L’Internet delle Cose applicato all’agricoltura ha dato vita all’agricoltura di precisione, chiamata anche smart agriculture. Quello agricolo è un settore molto ricettivo nei confronti dell’IoT, di cui sfrutta molte tecnologie legate all’utilizzo di droni, sensori e vari strumenti connessi tra loro, in modo da facilitare enormemente il lavoro sia del coltivatore diretto che dell’imprenditore.

 

In questo senso la sensoristica svolge un ruolo fondamentale.
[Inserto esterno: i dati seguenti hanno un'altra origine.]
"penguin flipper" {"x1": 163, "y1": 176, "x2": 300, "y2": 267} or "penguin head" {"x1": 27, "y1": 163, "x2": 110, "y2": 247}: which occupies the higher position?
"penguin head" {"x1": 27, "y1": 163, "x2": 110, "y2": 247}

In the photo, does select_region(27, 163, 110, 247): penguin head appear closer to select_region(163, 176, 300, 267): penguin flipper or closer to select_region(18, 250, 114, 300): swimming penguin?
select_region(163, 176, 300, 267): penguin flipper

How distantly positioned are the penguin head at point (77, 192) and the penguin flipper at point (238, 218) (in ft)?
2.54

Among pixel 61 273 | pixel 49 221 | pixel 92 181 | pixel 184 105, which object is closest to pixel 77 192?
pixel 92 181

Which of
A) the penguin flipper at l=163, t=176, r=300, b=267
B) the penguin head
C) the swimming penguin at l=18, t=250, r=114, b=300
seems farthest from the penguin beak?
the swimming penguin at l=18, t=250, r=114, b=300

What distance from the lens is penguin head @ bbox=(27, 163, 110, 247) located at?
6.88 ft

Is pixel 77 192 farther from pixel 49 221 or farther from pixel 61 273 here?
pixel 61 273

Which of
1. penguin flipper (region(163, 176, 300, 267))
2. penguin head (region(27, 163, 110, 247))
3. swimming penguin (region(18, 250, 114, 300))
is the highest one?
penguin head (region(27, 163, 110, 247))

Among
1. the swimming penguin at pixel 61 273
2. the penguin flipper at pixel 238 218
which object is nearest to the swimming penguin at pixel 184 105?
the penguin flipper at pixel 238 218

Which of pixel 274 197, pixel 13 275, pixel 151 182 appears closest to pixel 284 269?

Ad esempio controllando elementi come la temperatura del suolo, dell’aria e dell’umidità, in modo tale da poter prevedere il tempo di raccolta e di irrigazione, migliorare la salute delle piante e prepararsi con dovuto anticipo a climi troppo rigidi o troppo secchi.

 

In questo senso la smart agriculture facilita la coltivazione di particolari piante in condizioni (climatiche o altro) non particolarmente adatte alla crescita di queste ultime, tenendo sott’occhio le condizioni del terreno e gli eventi atmosferici.

 

Inoltre i sensori possono essere utilizzati per monitorare il livello di nutrienti nelle colture, i cui dati – grazie all’apporto dei sistemi di intelligenza artificiale – possono essere usati per modificare colore e maturità dei prodotti, tenendo sott’occhio ogni fase della loro crescita.

 

Un altro degli strumenti principali dell’agricoltura di precisione è il drone, capace di compiere azioni di rilevazione e mappatura di terreni agricoli. Il volo del drone può essere programmato automaticamente tramite l’intelligenza artificiale, che a seconda della velocità del vento o della pressione dell’aria sceglie la rotta più opportuna. Durante il volo, il drone raccoglie dati sotto forma di immagini visive, termiche e multispettrali in alta definizione.